== EXERCISE OBJECTIVE ==
Please restate the data word for word.

== RECORDED DATA ==

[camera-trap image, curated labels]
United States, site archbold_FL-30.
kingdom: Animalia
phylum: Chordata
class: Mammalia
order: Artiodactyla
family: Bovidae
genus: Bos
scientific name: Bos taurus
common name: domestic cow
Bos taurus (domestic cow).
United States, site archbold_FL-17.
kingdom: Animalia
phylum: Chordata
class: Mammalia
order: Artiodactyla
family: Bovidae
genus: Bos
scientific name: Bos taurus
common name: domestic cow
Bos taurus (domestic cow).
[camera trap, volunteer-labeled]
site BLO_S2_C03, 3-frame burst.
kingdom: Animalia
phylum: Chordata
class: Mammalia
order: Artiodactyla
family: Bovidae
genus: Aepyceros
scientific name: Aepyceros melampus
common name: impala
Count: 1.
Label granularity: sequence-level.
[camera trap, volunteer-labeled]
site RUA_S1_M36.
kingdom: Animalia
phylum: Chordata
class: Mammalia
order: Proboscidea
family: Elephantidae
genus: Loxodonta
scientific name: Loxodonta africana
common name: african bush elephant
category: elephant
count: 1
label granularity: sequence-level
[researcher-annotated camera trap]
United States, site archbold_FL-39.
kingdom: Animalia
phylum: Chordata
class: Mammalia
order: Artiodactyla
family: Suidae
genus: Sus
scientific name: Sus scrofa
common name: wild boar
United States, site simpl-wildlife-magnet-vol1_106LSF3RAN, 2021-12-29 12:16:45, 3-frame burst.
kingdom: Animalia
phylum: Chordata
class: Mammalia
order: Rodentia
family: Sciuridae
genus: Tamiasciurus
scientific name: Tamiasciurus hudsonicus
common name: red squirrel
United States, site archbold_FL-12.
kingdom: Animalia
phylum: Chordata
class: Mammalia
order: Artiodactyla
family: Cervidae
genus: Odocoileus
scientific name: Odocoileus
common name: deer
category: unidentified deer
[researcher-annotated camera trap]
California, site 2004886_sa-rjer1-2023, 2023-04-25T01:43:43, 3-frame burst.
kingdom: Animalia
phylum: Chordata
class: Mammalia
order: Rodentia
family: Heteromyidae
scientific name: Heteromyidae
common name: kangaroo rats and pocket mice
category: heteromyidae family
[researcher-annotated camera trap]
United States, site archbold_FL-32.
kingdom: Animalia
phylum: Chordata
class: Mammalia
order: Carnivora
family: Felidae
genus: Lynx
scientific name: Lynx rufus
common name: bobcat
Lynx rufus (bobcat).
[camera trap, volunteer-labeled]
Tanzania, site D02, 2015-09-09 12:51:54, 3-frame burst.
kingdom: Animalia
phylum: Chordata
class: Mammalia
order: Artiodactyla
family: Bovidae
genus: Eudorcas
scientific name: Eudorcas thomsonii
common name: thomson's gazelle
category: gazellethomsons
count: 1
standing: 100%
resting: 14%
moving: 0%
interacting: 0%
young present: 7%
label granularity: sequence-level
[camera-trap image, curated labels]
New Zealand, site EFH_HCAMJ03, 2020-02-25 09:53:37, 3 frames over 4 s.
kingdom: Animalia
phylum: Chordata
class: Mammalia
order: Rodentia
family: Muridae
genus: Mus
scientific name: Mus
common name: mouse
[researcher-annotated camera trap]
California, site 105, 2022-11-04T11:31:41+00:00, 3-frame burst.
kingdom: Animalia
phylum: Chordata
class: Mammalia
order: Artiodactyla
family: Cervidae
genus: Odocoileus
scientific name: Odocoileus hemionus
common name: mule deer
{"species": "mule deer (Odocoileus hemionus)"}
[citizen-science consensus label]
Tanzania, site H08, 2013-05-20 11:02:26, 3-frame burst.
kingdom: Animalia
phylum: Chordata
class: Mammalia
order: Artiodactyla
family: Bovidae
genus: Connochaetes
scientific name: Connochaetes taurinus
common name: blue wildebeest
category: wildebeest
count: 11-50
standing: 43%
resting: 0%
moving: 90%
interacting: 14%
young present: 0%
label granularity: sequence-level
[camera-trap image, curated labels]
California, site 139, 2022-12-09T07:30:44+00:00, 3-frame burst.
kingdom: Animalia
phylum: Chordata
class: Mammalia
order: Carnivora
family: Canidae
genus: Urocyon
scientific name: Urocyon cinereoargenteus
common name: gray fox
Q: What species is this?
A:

== SOLUTION ==
[camera-trap image, curated labels]
United States, site archbold_FL-30.
kingdom: Animalia
phylum: Chordata
class: Mammalia
order: Artiodactyla
family: Bovidae
genus: Bos
scientific name: Bos taurus
common name: domestic cow
Bos taurus (domestic cow).
United States, site archbold_FL-17.
kingdom: Animalia
phylum: Chordata
class: Mammalia
order: Artiodactyla
family: Bovidae
genus: Bos
scientific name: Bos taurus
common name: domestic cow
Bos taurus (domestic cow).
[camera trap, volunteer-labeled]
site BLO_S2_C03, 3-frame burst.
kingdom: Animalia
phylum: Chordata
class: Mammalia
order: Artiodactyla
family: Bovidae
genus: Aepyceros
scientific name: Aepyceros melampus
common name: impala
Count: 1.
Label granularity: sequence-level.
[camera trap, volunteer-labeled]
site RUA_S1_M36.
kingdom: Animalia
phylum: Chordata
class: Mammalia
order: Proboscidea
family: Elephantidae
genus: Loxodonta
scientific name: Loxodonta africana
common name: african bush elephant
category: elephant
count: 1
label granularity: sequence-level
[researcher-annotated camera trap]
United States, site archbold_FL-39.
kingdom: Animalia
phylum: Chordata
class: Mammalia
order: Artiodactyla
family: Suidae
genus: Sus
scientific name: Sus scrofa
common name: wild boar
United States, site simpl-wildlife-magnet-vol1_106LSF3RAN, 2021-12-29 12:16:45, 3-frame burst.
kingdom: Animalia
phylum: Chordata
class: Mammalia
order: Rodentia
family: Sciuridae
genus: Tamiasciurus
scientific name: Tamiasciurus hudsonicus
common name: red squirrel
United States, site archbold_FL-12.
kingdom: Animalia
phylum: Chordata
class: Mammalia
order: Artiodactyla
family: Cervidae
genus: Odocoileus
scientific name: Odocoileus
common name: deer
category: unidentified deer
[researcher-annotated camera trap]
California, site 2004886_sa-rjer1-2023, 2023-04-25T01:43:43, 3-frame burst.
kingdom: Animalia
phylum: Chordata
class: Mammalia
order: Rodentia
family: Heteromyidae
scientific name: Heteromyidae
common name: kangaroo rats and pocket mice
category: heteromyidae family
[researcher-annotated camera trap]
United States, site archbold_FL-32.
kingdom: Animalia
phylum: Chordata
class: Mammalia
order: Carnivora
family: Felidae
genus: Lynx
scientific name: Lynx rufus
common name: bobcat
Lynx rufus (bobcat).
[camera trap, volunteer-labeled]
Tanzania, site D02, 2015-09-09 12:51:54, 3-frame burst.
kingdom: Animalia
phylum: Chordata
class: Mammalia
order: Artiodactyla
family: Bovidae
genus: Eudorcas
scientific name: Eudorcas thomsonii
common name: thomson's gazelle
category: gazellethomsons
count: 1
standing: 100%
resting: 14%
moving: 0%
interacting: 0%
young present: 7%
label granularity: sequence-level
[camera-trap image, curated labels]
New Zealand, site EFH_HCAMJ03, 2020-02-25 09:53:37, 3 frames over 4 s.
kingdom: Animalia
phylum: Chordata
class: Mammalia
order: Rodentia
family: Muridae
genus: Mus
scientific name: Mus
common name: mouse
[researcher-annotated camera trap]
California, site 105, 2022-11-04T11:31:41+00:00, 3-frame burst.
kingdom: Animalia
phylum: Chordata
class: Mammalia
order: Artiodactyla
family: Cervidae
genus: Odocoileus
scientific name: Odocoileus hemionus
common name: mule deer
{"species": "mule deer (Odocoileus hemionus)"}
[citizen-science consensus label]
Tanzania, site H08, 2013-05-20 11:02:26, 3-frame burst.
kingdom: Animalia
phylum: Chordata
class: Mammalia
order: Artiodactyla
family: Bovidae
genus: Connochaetes
scientific name: Connochaetes taurinus
common name: blue wildebeest
category: wildebeest
count: 11-50
standing: 43%
resting: 0%
moving: 90%
interacting: 14%
young present: 0%
label granularity: sequence-level
[camera-trap image, curated labels]
California, site 139, 2022-12-09T07:30:44+00:00, 3-frame burst.
kingdom: Animalia
phylum: Chordata
class: Mammalia
order: Carnivora
family: Canidae
genus: Urocyon
scientific name: Urocyon cinereoargenteus
common name: gray fox
Q: What species is this?
A:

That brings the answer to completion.